• _Work item_
Repeat, word for word, every line from the line holding "1951, Salgótarjáni út, 8. kerület" through the final line of the entries below. Skip all pictures.

• _Listed entries_
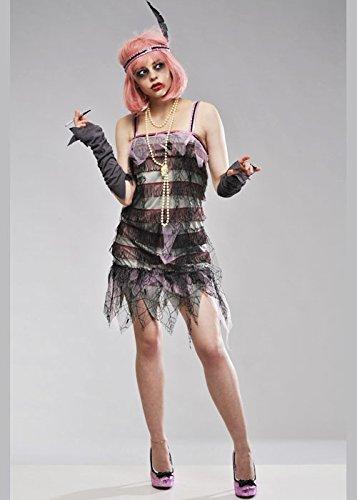 Lady-Grabstein der 1920er Jahre Zombie Kostüm Medium (UK (Halloween Kostüme 1920's Uk)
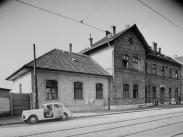 1951, Salgótarjáni út, 8. kerület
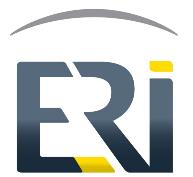 Logo ERI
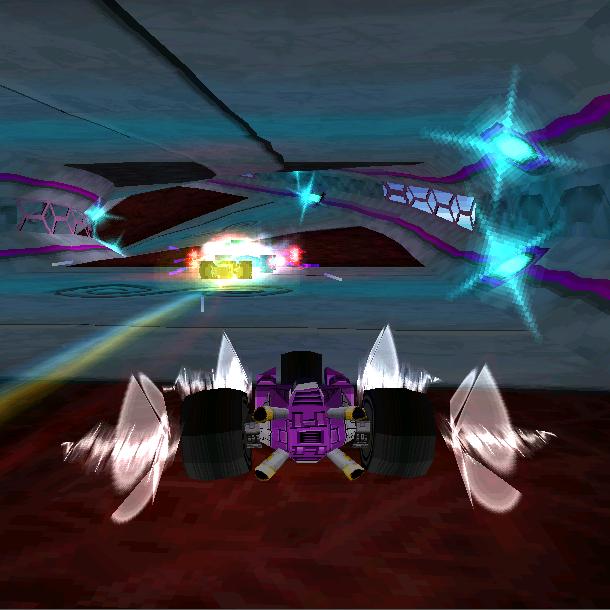 Frebugs Sony PlayStation PSOne PSX Xtreme Retro 4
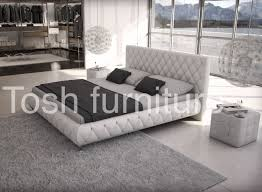 contemporary white platform bed tosh bedroom pinterest white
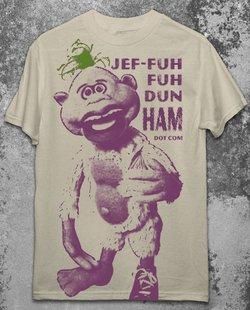 Licensed JEFF DUNHAM PEANUT T-Shirt L LARGE Punk Emo Ventriliquist NEW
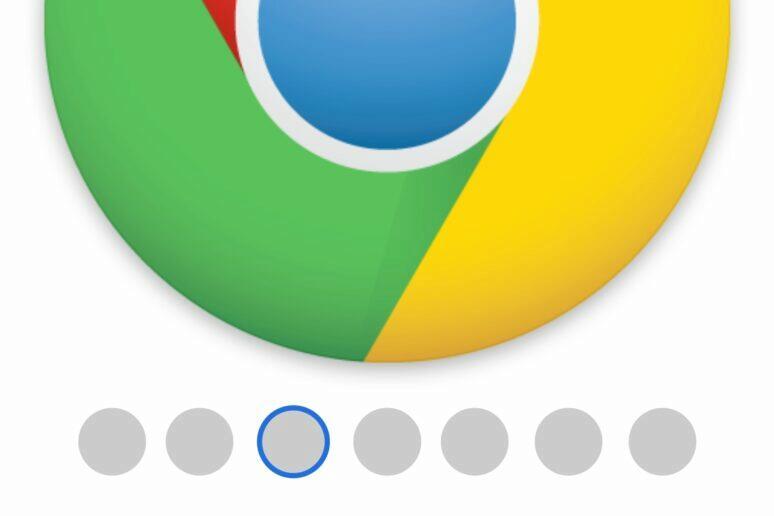 spodní lišta s kartami Chrome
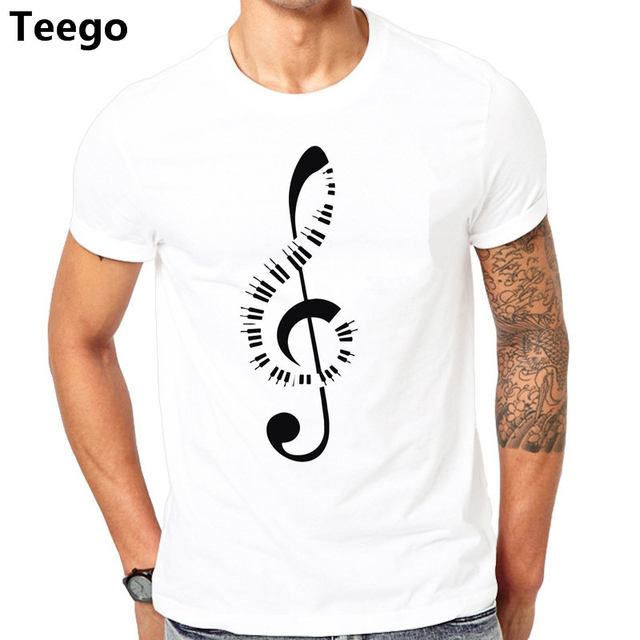 New Design T Shirt Men Brand Clothing Fashion Piano Keyboard Amp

• _Written solution_
 1951, Salgótarjáni út, 8. kerület
 Logo ERI
 Frebugs Sony PlayStation PSOne PSX Xtreme Retro 4
 contemporary white platform bed tosh bedroom pinterest white
 Licensed JEFF DUNHAM PEANUT T-Shirt L LARGE Punk Emo Ventriliquist NEW
 spodní lišta s kartami Chrome
 New Design T Shirt Men Brand Clothing Fashion Piano Keyboard Amp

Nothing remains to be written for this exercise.